(Source texts of formatted documents)
· · · · · · ·

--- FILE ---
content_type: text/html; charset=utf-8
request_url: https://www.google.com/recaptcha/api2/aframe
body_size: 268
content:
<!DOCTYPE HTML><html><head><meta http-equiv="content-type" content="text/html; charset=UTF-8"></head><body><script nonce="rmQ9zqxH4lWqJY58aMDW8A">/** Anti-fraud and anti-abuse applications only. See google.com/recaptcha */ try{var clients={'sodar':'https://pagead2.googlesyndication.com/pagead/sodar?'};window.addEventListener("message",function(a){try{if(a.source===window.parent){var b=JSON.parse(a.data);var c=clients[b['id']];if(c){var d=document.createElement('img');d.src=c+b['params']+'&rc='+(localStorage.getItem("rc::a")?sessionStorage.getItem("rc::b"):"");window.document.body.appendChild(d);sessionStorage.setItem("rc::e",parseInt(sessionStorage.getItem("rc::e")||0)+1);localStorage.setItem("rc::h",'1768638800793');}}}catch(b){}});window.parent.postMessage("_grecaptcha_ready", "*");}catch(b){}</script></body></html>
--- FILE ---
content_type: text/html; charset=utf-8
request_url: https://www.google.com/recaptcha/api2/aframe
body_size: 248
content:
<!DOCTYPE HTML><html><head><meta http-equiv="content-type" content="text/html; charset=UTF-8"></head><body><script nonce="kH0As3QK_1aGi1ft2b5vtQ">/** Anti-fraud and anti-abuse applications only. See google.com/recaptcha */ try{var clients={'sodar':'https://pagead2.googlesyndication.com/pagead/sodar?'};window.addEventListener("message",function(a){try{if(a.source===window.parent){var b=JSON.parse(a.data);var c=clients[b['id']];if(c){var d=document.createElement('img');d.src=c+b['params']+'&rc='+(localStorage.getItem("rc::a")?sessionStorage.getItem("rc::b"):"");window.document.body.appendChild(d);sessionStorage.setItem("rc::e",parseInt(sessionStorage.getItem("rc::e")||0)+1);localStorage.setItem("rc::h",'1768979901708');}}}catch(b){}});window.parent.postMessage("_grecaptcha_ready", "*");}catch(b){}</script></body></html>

· · · · · · ·

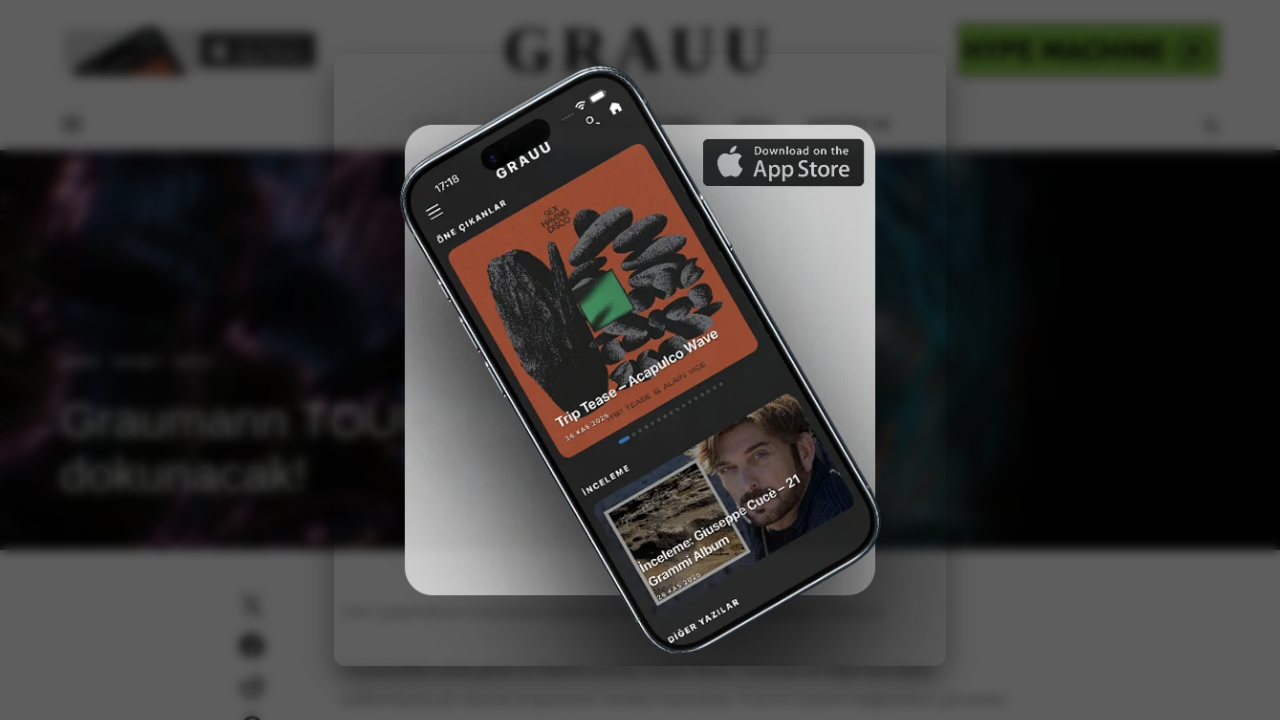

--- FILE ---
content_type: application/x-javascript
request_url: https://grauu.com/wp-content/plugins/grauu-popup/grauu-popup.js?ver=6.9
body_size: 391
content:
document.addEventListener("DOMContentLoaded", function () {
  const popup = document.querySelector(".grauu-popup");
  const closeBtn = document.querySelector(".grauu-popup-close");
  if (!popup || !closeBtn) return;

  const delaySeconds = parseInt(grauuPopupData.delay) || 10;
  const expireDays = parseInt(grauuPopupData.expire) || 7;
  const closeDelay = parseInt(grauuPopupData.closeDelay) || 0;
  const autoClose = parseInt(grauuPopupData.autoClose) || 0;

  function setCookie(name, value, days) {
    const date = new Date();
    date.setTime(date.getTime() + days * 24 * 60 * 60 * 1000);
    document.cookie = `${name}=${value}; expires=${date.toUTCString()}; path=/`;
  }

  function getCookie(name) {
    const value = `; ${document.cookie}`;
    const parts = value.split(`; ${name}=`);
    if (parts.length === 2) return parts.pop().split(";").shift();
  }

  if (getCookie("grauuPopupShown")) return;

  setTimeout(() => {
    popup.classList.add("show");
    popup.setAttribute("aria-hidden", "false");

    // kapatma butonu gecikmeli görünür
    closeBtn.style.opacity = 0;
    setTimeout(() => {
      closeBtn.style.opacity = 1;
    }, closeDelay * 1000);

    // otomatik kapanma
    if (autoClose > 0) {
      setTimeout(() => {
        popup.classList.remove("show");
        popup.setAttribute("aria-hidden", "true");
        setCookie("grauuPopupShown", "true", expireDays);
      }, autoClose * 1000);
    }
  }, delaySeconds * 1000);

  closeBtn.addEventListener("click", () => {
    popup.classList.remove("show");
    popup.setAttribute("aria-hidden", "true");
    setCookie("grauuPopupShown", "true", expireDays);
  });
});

· · · · · · ·

§ **About this task**
Search the data above for lines holding "aria" and copy each of them.

§ **Your solution**
    popup.setAttribute("aria-hidden", "false");
        popup.setAttribute("aria-hidden", "true");
    popup.setAttribute("aria-hidden", "true");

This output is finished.